Le réalisateur de L’État sauvage, qui est avant tout scénariste, n’a pas eu un parcours linéaire, mais n’a jamais douté de la possibilité de réussir au cinéma. À 44 ans, il prépare une série télé.

Comment êtes-vous devenu réalisateur ?

J’ai très tôt eu le goût d’écrire, j’ai suivi des ateliers audiovisuels et de théâtre au collège et au lycée. J’écrivais mes histoires dans mon coin, et je me suis toujours dit que faire du cinéma serait possible. Même si j’étais fils d’ouvrier et que je ne connaissais personne ! J’ai travaillé dans un laboratoire vidéo, je faisais des piges techniques, qui me laissaient du temps pour écrire. À 27 ans, j’ai fini par suivre un module de scénario en formation continue à la Fémis. C’était un cours du soir, pendant un an, avec des exercices d’écriture chaque semaine. Après cela, j’ai tourné des courts métrages, et enfin un long, Nos héros sont morts ce soir. Le métier de réalisateur, je l’ai découvert sur le plateau, car je me vois davantage comme un écrivain de films.

Pourtant, ce ne sont pas les mêmes métiers…,

Pour devenir réalisateur, le plus important est la conviction personnelle. Sur un tournage, on fait face à tellement de difficultés qu’on apprend vite. Si on sait ce qu’on veut et qu’on parvient à le communiquer, on peut y arriver. La constitution d’une équipe, entre fraîcheur et expérience, est alors très importante. L’une des choses les plus angoissantes reste la direction d’acteurs, parce que ça ne s’apprend pas, chaque comédien a sa sensibilité, et il y a les humeurs du jour sur le tournage… Je crois beaucoup au casting, à la rencontre.

Quels conseils donneriez-vous aux aspirants cinéastes ?

La ténacité et la conviction sont impératives. Il ne faut pas avoir peur de rater, car cela pousse à s’améliorer. Et ne pas oublier que rien n’est jamais perdu. Mon premier scénario à la Fémis n’a pas été tourné, mais j’en reprends certains thèmes dans la série que j’écris aujourd’hui. Quand on est scénariste, il faut aussi se faire violence pour aller vers les autres, partager ses idées et montrer qu’on est habité par son projet. Passer par une école de cinéma est une chance, car on peut y tester sa conviction. Mais les stages, en régie par exemple, restent la meilleure manière de découvrir les coulisses et de saisir l’âme d’un tournage.

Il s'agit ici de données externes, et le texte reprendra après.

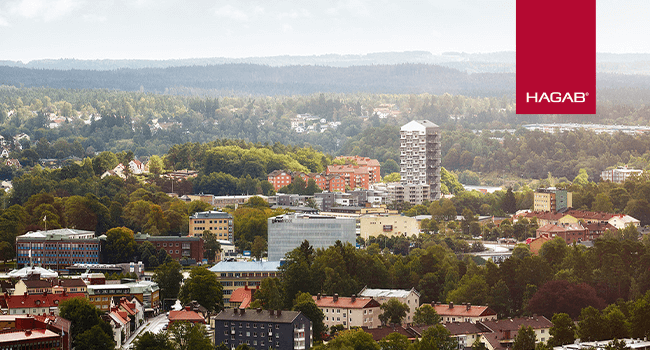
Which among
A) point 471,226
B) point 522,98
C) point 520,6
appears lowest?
point 471,226

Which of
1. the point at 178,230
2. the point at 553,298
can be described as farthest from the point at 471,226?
the point at 553,298

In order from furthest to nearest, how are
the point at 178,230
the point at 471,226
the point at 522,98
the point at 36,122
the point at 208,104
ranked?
the point at 208,104
the point at 36,122
the point at 471,226
the point at 178,230
the point at 522,98

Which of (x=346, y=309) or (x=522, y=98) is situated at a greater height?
(x=522, y=98)

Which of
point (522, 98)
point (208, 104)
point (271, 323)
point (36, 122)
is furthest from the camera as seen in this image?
point (208, 104)

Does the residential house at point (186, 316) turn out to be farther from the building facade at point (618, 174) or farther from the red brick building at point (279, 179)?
the building facade at point (618, 174)

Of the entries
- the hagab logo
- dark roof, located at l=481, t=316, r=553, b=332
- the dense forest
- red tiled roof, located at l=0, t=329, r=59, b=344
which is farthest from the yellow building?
the hagab logo

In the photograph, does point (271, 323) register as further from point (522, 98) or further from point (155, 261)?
point (522, 98)

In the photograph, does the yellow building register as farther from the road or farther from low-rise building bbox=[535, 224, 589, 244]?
the road

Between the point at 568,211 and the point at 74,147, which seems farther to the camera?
the point at 74,147

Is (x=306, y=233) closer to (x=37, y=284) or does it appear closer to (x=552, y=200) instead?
(x=37, y=284)
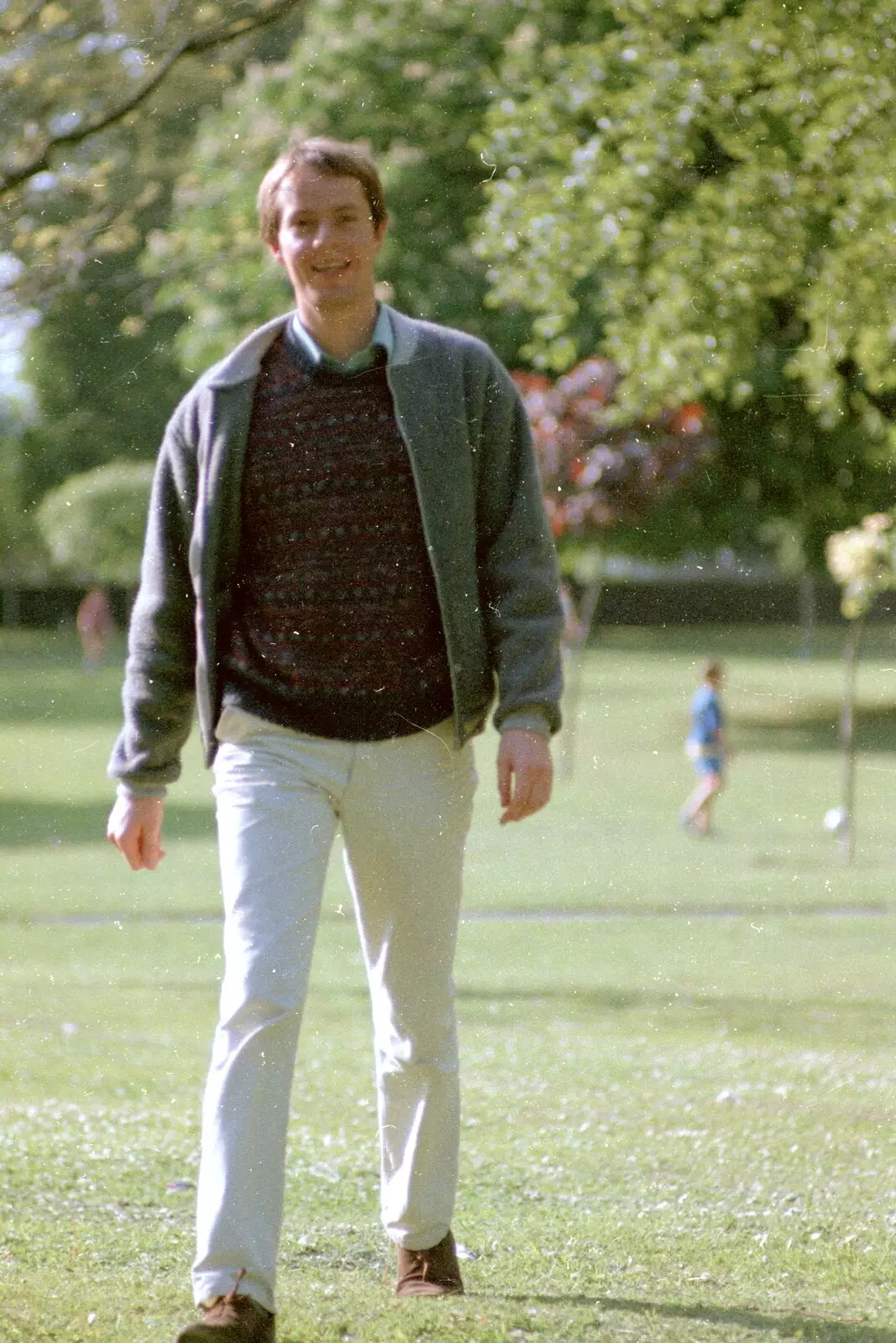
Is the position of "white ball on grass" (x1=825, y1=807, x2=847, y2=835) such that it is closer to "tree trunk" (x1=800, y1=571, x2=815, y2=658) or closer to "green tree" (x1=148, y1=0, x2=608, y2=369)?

Claire Mathon, 45 ans, directrice de la photographie

« Guère cinéphile au lycée, je n’ai découvert les métiers du cinéma qu’au moment des études supérieures. Je suis entrée à CinéSup à Nantes, dans une classe préparatoire pour la Fémis et l’ENS Louis-Lumière. Un bon endroit pour découvrir des métiers à la fois artistiques et techniques, pluridisciplinaires. Et pour prendre du plaisir à entrer dans l’univers des autres et se mettre à leur service. J’ai appris l’image à Louis-Lumière, mais en sortant j’étais encore en bas de la montagne ! Rien ne remplace l’expérience. Car il faut du temps pour savoir traduire en images un scénario et les intentions d’un réalisateur. De cette étape préliminaire découlent les choix techniques. C’est ce que j’essaie de transmettre quand j’interviens dans des écoles, comme à la Ciné Fabrique, à Lyon : aujourd’hui, on peut tourner des images très vite, mais il faut questionner l’intention et la manière de la traduire. Même s’il faut aussi se laisser surprendre… »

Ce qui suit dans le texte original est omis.